About the online groceries market and 15 minutes delivery

Weezy is a new London startup promising to deliver groceries within 15 minutes, for the moment in Fulham and Chelsea (some affluent hoods from London) - here’s the PR spiel.

The 15 min seems like an extreme constraint that could work for viral purposes but not sure it’s scalable. 15 minutes vs 1-2 hours is not much of a big differentiator as in retail consumers care more for i) price; ii) product scope and iii) stock availability. On top of that it’s more important to be predictable and on time rather than the fastest, given you deliver within an hour or so.

Weezy’s app (ios) seems to be still very rough to the edge of unfinished and what’s the point of selling online if you can place an order only from 10am to 10pm? Dark kitchen but for the ecommerce?

These constraints seem more suitable for impulse, on-the-spot transaction decisions rather than for planning - buying groceries is a planning process. Definitely an interesting experiment to follow.

Tbh I like better Jow’s edge in the space, also a retail aggregator of online groceries but based on customized menus they put on the front end for consumers - it’s a sort of lock-in preventing price-based decisions, making switching costs higher and without the inventory costs (they’re operating on top of physical retailers).

Online grocery retail is a dog-eat-dog business that relies heavily on suppliers, great logistics, distribution and good consumer prices. You live on thin margins and, as it’s the case of Weezy, you also have inventory costs that will require a lot of capex (storage, refrigerators, mopeds etc) and opex (stock), you work with perishable goods you need to turn over fast etc.

It is a hard business requiring consumer branding, differentiation and marketing spending even though the main asset to build has little to do with those.

Selling groceries online is a good trend to ride nowadays in Europe, as Covid augmented the e-commerce demand but the opportunity is rather taking share from local supermarkets than from Amazon.

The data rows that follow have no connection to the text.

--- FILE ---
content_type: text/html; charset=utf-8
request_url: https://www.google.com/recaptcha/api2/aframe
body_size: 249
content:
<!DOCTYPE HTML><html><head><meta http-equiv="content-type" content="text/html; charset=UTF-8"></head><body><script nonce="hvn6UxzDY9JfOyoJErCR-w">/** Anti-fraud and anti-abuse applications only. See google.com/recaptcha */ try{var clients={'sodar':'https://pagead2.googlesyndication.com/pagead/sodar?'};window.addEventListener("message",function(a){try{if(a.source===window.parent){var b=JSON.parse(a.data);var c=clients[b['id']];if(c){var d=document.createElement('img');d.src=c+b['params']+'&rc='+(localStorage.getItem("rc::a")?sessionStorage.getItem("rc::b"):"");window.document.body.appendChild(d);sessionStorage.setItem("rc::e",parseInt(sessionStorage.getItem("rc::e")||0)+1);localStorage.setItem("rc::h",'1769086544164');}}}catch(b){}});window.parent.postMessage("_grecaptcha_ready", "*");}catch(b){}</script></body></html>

It is hard to compete with Amazon’s prices and logistics - you may win some local fights but not the war.

Weezy is basically a bet for developing a competitive logistics and delivery service, ultimately to be exited off to a lagging retail chain or even to Amazon in an edge, lucky case. Question is how many such logistics and distributions hubs can London sustain, and other big cities for that matter, on top of taxis, food and postal services - all of them will ultimately want a piece of the grocery delivery service.

Heartcore is one of the backers, unusual for them to take such early risks, probably high on conviction from prior deals with Taster (a dark kitchen op which relies on 3rd parties distribution) and La Fourche (a digital consumer buying club for organic food).

They now invested in three different parts of the chain, a correct directional bet based on the thesis that the online food delivery is going to grow quite a bit in Europe in the future. Arguably Weezy seems the most riskier of the three, and not because of the stage but because there’s no visible moat - it’s a pent-up demand business with lazy incumbents.